Some departments have increased the number of flights they take across the country compared with a decade ago, including the Department for International Development (DfID); the Foreign and Commonwealth Office (FCO, as it was until September 2020, when it became the Foreign, Commonwealth and Development Office); and the Department for Digital, Culture, Media and Sport (DCMS).

The figures are published as Boris Johnson came under fire last week for flying by private jet from the Cop26 summit in Glasgow to London. New departmental guidelines will now “require lower carbon options to be considered first as an alternative to each planned flight”.

Rishi Sunak poses with red box before delivering the Autumn Budget and Spending Review
Chancellor of the exchequer Rishi Sunak announced in the autumn budget that air passenger duty on domestic flights would be halved from April 2023. Photograph: Rex

Norman Baker, a former transport minister and an adviser at the Campaign for Better Transport charity, said: “The government is becoming increasingly good at lecturing other people while doing the opposite itself. There is no excuse for this number of internal flights.”

The Campaign for Better Transport has called for a ban on all UK domestic flights where the equivalent journey by rail can be completed in under five hours. It says cheap domestic flights are a “climate disaster” and can generate about seven times more greenhouse emissions than the equivalent rail journey.

The Greening Government annual report for the year to 31 March 2020 says that the government has cut the number of domestic flights taken by 38% since 2009/10, but 12 departments missed their targets.
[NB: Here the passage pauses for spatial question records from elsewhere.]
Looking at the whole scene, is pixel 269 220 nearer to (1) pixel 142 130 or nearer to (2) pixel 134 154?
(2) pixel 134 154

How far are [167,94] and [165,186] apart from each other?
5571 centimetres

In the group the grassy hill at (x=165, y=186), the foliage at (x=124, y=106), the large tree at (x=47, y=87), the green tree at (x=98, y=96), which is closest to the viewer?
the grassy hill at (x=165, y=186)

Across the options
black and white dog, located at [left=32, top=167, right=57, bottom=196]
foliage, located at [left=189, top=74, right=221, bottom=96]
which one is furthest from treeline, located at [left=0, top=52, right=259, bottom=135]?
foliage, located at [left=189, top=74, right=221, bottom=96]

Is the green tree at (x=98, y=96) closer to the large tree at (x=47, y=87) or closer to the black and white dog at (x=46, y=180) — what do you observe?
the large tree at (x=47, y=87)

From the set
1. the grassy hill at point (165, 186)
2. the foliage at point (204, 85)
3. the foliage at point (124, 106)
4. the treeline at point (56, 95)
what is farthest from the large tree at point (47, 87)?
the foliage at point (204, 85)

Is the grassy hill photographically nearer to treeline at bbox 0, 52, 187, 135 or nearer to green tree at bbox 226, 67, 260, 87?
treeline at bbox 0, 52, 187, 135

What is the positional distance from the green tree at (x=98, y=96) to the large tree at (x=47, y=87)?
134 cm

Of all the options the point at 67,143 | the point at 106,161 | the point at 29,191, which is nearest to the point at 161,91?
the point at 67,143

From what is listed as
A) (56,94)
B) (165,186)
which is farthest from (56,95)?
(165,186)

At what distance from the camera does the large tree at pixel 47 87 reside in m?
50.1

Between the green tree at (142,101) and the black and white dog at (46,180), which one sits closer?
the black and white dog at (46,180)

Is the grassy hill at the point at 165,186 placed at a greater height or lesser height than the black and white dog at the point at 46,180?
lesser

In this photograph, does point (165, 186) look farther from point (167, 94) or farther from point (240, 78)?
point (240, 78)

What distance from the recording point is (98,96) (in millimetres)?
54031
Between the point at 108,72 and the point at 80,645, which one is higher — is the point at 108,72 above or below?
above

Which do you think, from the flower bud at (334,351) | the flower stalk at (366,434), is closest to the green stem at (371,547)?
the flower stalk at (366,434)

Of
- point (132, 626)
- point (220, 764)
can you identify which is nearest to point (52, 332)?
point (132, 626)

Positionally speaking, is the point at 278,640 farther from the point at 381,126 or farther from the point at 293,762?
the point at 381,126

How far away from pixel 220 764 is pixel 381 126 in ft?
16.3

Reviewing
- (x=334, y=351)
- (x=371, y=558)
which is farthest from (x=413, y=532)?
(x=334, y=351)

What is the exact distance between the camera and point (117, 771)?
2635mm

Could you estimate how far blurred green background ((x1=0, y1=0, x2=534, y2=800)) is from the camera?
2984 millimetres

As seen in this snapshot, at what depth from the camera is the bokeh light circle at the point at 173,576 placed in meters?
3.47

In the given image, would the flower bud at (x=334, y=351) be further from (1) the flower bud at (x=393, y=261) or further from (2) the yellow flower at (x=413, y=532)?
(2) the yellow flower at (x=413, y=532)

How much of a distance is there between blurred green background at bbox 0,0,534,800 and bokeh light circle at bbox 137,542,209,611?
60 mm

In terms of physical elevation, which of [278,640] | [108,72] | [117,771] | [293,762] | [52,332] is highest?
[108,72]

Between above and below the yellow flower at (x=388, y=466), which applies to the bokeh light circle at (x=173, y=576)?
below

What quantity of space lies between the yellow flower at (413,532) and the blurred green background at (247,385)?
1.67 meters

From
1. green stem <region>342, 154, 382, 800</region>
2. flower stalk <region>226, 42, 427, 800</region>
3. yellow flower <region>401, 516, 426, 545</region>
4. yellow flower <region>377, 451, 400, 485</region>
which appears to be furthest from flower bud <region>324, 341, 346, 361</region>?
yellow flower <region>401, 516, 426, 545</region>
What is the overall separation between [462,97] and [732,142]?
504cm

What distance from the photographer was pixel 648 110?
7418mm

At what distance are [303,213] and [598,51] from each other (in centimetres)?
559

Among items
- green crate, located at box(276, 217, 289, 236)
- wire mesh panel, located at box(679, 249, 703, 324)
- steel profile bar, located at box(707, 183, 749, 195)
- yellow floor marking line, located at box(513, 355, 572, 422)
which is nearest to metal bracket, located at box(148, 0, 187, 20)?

The number of domestic flights taken by the DfID rose from 3,610 in 2009/10 to 4,098 in 2019/20; the number taken by the Office for National Statistics (ONS) rose from 1,517 to 2,055 over the same period; the number taken by the FCO rose from 735 to 791; and by the DCMS, from 169 to 303.

The government published new “greening government commitments” alongside its annual report on departmental performance. It wants departments to reduce emissions from domestic flights by 30% by 2025 from a 2017/18 baseline, and to start reporting the distance travelled by international flights.

The new figures have been published after the chancellor, Rishi Sunak, announced in his autumn budget that he was halving air passenger duty to £6.50 from April 2023. Labour said the cut was “astonishing” and would be cheered by bankers on short-haul flights “sipping champagne”.

A government spokesperson said: “Officials are required to make domestic and international trips to conduct government business. We are setting the world’s most ambitious climate change target to reduce emissions by 78% by 2035 compared with 1990 levels.”

A spokesperson for the Office for National Statistics said: “The ONS has successfully reduced its carbon emissions by 58% over the past five years and we’re on course to achieve another 38% by 2025. Air travel is occasionally the only practical option for a UK-wide organisation, but we aim nevertheless to reduce it substantially.”